'She was spread-eagled on the ﬂoor of the adjoining room, blood pumping out of a hole in her chest.'
With one leap Muriel managed to grab the phone, and taking cover beneath the desk, feverishly dialled 999.
Some four hours later Detective Inspector Roy Longhurst was sitting beside Muriel as she lay wrapped in a blanket on the couch in one of the upstairs consulting rooms. Downstairs the forensic team and police photographers were doing their work. All the other staff and patients who had been in the building at the time of the shooting had been in shock when Longhurst arrived, and a few were hysterical, but as none of them had actually witnessed what happened, almost all of them had been taken home now. Muriel had witnessed everything, however, and he was deeply concerned for her. She was close to sixty, and her grey hair and lined face reminded him of his own mother.

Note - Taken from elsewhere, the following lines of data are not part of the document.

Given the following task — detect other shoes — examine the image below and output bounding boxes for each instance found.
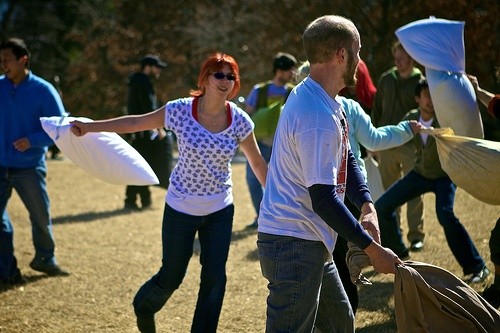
[142,205,160,210]
[29,259,69,276]
[411,240,423,251]
[50,154,57,159]
[121,206,142,212]
[2,273,25,284]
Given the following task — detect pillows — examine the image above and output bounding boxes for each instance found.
[248,99,280,143]
[394,15,485,139]
[38,116,161,194]
[363,156,385,204]
[422,119,500,207]
[147,132,174,190]
[345,227,500,333]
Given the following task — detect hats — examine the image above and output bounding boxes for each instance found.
[143,55,167,68]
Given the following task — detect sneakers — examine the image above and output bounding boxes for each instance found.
[246,220,258,229]
[466,266,490,283]
[132,301,157,333]
[395,249,409,260]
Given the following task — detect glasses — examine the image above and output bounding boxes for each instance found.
[206,73,236,81]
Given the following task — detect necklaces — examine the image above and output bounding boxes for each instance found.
[198,98,227,127]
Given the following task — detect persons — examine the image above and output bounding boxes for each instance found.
[466,68,500,308]
[257,15,404,333]
[69,52,268,333]
[298,60,423,316]
[374,78,491,284]
[48,76,63,159]
[371,42,427,251]
[0,37,70,285]
[337,58,378,160]
[125,54,167,211]
[245,52,298,229]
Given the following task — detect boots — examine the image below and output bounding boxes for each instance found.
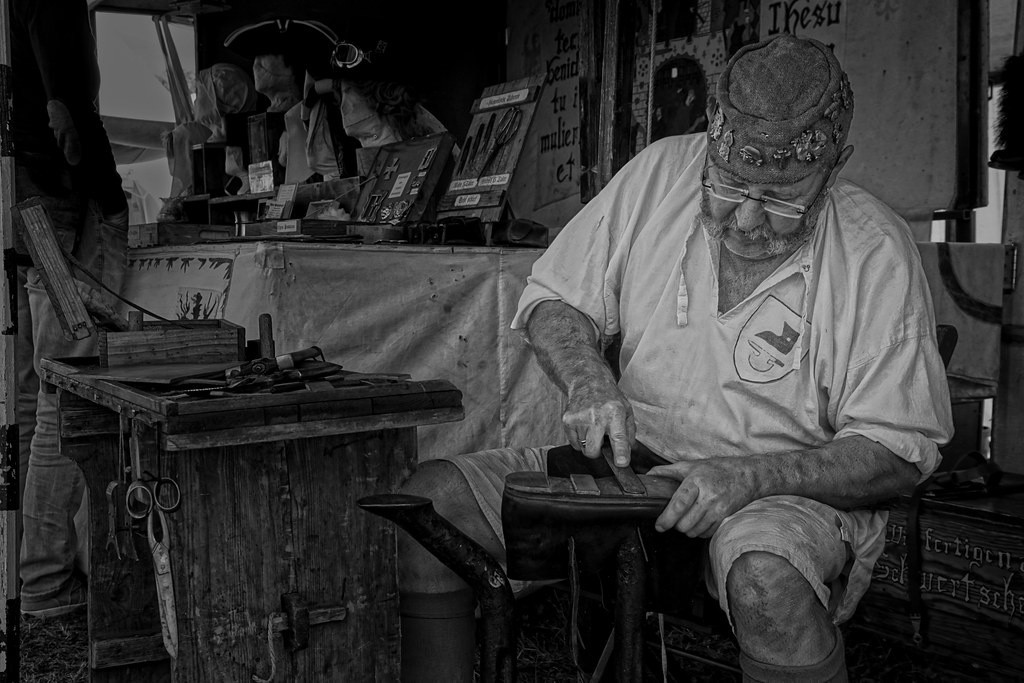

Taking one of her hands in his two large ones, he chafed it gently between them. ‘Now, Mrs Olding,’ he said. ‘ Take your time and try to tell me exactly what you saw and heard this morning.’
Longhurst was forty-ﬁve, six feet two, and sixteen stone of sheer muscle. Even in civilian clothes, or on the rugby ﬁeld, he still managed to look like a policeman, something that amused his mother who had always said he was born to be one.

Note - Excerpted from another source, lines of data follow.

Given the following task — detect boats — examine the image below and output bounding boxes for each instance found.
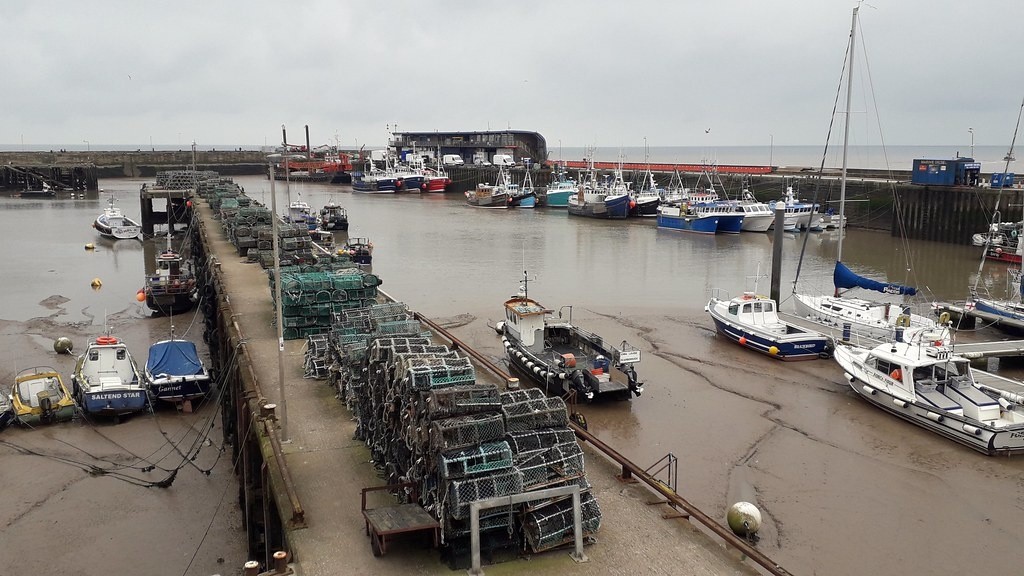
[141,306,212,402]
[267,122,847,247]
[831,317,1024,459]
[70,307,148,417]
[10,365,75,427]
[706,264,832,360]
[342,236,373,266]
[93,194,141,240]
[791,9,951,346]
[20,187,55,196]
[969,297,1024,335]
[144,233,198,309]
[971,233,1024,264]
[501,268,644,402]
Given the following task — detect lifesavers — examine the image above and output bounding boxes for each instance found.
[95,336,118,345]
[896,314,910,328]
[939,312,950,325]
[1011,230,1017,238]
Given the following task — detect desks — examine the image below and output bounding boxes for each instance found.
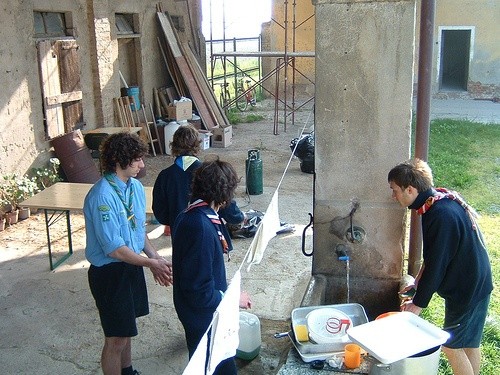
[81,126,142,135]
[19,183,154,271]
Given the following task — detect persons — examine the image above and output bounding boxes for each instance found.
[152,125,245,254]
[388,159,493,375]
[83,133,173,375]
[173,160,251,361]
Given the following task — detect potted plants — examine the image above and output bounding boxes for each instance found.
[0,174,22,230]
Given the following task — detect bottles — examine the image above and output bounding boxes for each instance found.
[235,311,262,361]
[162,117,181,156]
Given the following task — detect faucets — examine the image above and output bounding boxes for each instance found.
[338,256,350,273]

Whilst not handsome, Longhurst was an attractive man with thick dark wavy hair, olive skin and soulful dark eyes. He belonged to the old school of policemen, scrupulously honest, but with ﬁxed opinions. He had no patience with thugs who pleaded a troubled childhood. He’d had one himself and survived without resorting to villainy. He would bring back hanging and the birch if he could and he thought prisons should be much harder than they were. Yet for all this he was a compassionate man by nature, saving his sympathy for those who deserved it, like victims of crime. Mrs Olding, even though she wasn’t physically hurt, was a victim to him, for she was clearly devastated by what she’d seen that morning.
Dowry Square in the Hotwells area of Bristol had been built in the 1800s for wealthy merchants wishing to live away from the stink of the city’s docks. But unlike neighbouring Clifton, which had mostly managed to maintain its select image for two centuries, Hotwells had ﬂoundered. A huge network of busy roads, including a massive ﬂyover, had turned it into an undesirable area several decades ago. But since the mid-1980s, when smart new complexes of ﬂats and townhouses had been built along the river, it had been on the up-and-up.
The property which now housed the medical centre reﬂected all these changes. First an elegant family house then a disreputable boarding house and ﬁnally a surgery, it had seen a vast variety of owners and tenants. The patients of the practice ranged from down-and-outs in bed-and- breakfast accommodation to the owners of houses valued in excess of half a million, with students, council tenants, old hippies and young yuppies in between.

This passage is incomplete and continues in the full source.